## QUOTED PASSAGE:
┌──
Eco-Drive watches are powered by light so does it work? If not then a new battery will cost round $20-30.


----------



## Giotime

Yes all three including the Eco drive are working fine. As soon as I put it in the light began working and running great for the 2 days since. It is quite clean too. The case and crystals of the his and her Sports 150 are in great shape just quite dirty especially around the rotating bezels. Not quite sure how to clean those. Afraid to take them off and then deal with gaskets and such.?


----------



## Shum

Giotime said:


> Yes all three including the Eco drive are working fine. As soon as I put it in the light began working and running great for the 2 days since. It is quite clean too. The case and crystals of the his and her Sports 150 are in great shape just quite dirty especially around the rotating bezels. Not quite sure how to clean those. Afraid to take them off and then deal with gaskets and such.?


A toothbrush and some detergent usually works a charm getting in hard to get places on watches, just don't dunk them in water.


----------



## Shum

The best quartz fakes in the early 80's were Heuer watches out of Hong Kong so hope you looked inside. 

The fakes also had Swiss movements but not ESA/ETA.


----------



## Wibbs

DaBaeker said:


> But seriously-while I don't usually advertise what I think is a blossoming trend in vintage-I think early to mid 70s quartz are mostly underrated. There are a few early Swiss quartz that are simply extraordinary and their prices reflect. I can't remember the brand - it wasn't Omega-who does have an amazing early haq-but this one movement had over a dozen hand soldered copper connections and looked like a maze. I did a search but can't come up with an image now for some reason. Either Heuer , Tissot, I just can't remember-maybe Bulova?


I think you're referring to Longines and their Ultraquartz? Here's a pic of the movement that sounds like your description.









MIne says hello. 










As for collecting trends the early quartz(pre say 1975/6) are definitely strengthening in price for standout "icon" examples. Still no sign yet of the madness that has befallen much of the mechanical market. The battery stigma remains(thankfully) and the Hodinkee hipsters haven't climbed on the bandwagon(though I gather run of the mill hipsters are getting into 80's digitals. To be "ironic" or somesuch).
└──
## WORK REQUEST:
In the watch forum thread, why does Shum say he hopes the watches were looked inside? Answer in one to three sentences.

## DATA BLOCK:
┌──
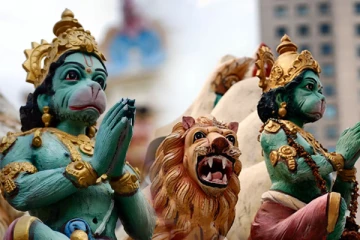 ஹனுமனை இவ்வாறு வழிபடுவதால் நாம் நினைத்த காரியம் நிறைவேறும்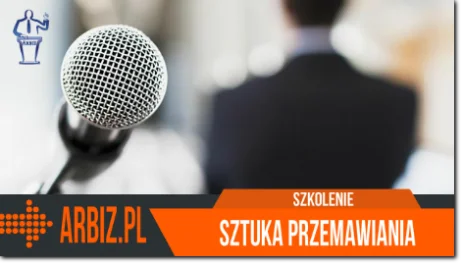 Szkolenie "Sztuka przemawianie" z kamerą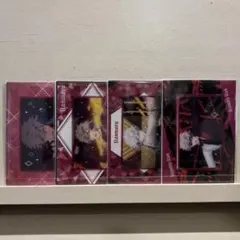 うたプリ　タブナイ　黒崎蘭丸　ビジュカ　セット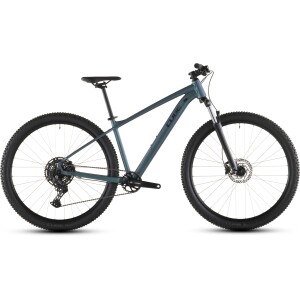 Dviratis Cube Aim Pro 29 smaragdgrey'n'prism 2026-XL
└──
## RESPONSE:
Shum says the best quartz fakes of the early '80s were Heuer watches out of Hong Kong, so the movement needed checking. He adds that those fakes also had Swiss movements, but not ESA/ETA ones.